## Given problem
Convert the records, from their beginning through the line containing "7875 millimetres", into a numbered list. Skip blank lines, and leave the pictures out.

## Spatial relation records

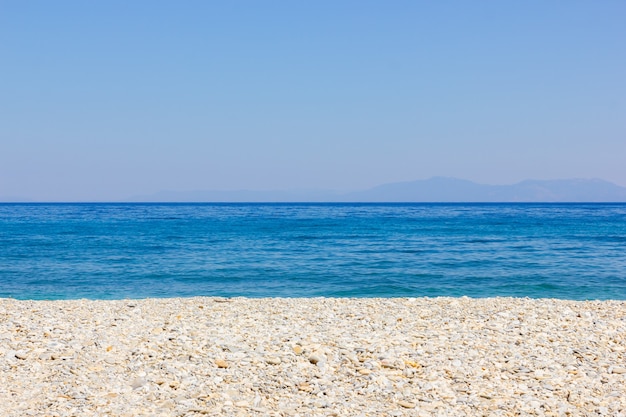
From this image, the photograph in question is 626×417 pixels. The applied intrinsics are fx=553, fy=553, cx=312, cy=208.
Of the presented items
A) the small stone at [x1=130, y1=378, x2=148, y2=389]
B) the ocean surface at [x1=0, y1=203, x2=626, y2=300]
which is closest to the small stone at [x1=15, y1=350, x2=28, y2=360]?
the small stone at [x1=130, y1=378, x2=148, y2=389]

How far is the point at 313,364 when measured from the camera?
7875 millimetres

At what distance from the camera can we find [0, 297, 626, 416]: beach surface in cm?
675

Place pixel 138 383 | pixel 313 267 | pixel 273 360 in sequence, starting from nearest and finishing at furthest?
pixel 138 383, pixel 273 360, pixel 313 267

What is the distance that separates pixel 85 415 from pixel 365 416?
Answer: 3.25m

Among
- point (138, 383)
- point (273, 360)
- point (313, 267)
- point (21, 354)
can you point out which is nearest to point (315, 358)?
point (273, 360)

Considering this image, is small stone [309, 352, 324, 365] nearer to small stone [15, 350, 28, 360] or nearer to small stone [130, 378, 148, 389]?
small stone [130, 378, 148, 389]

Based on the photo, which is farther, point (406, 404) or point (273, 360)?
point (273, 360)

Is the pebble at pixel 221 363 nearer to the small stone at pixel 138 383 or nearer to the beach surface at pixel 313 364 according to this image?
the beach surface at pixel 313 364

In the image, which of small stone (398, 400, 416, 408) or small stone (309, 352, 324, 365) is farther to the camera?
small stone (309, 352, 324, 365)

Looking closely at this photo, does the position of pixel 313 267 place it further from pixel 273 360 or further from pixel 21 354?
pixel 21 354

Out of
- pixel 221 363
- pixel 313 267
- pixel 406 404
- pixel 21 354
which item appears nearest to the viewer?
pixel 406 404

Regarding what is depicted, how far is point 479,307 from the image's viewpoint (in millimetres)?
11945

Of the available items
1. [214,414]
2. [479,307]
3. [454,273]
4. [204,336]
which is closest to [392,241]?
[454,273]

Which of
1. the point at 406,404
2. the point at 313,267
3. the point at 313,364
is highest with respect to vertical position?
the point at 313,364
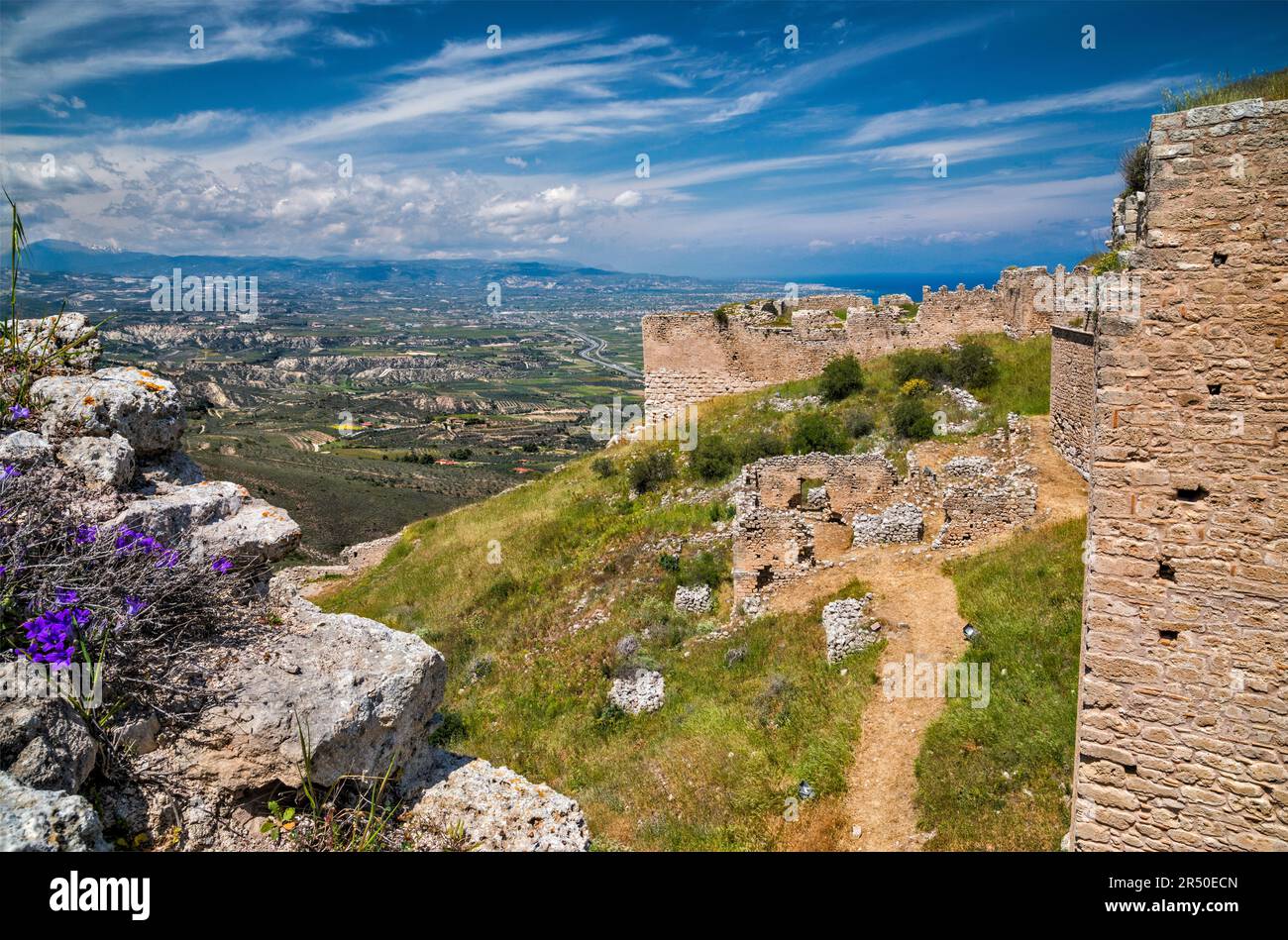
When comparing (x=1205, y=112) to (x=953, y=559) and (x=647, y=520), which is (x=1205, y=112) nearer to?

## Exercise result
1. From this image, the photograph in question is 626×417 pixels. The applied intrinsics are fx=553, fy=553, cx=312, cy=208.
2. Of the presented items
3. A) the small stone at [x1=130, y1=378, x2=148, y2=389]
4. B) the ocean surface at [x1=0, y1=203, x2=626, y2=300]
5. which is closest to the small stone at [x1=15, y1=350, x2=28, y2=360]?
6. the small stone at [x1=130, y1=378, x2=148, y2=389]
7. How far is the point at 313,364 when measured from the camera?
8. 7875 millimetres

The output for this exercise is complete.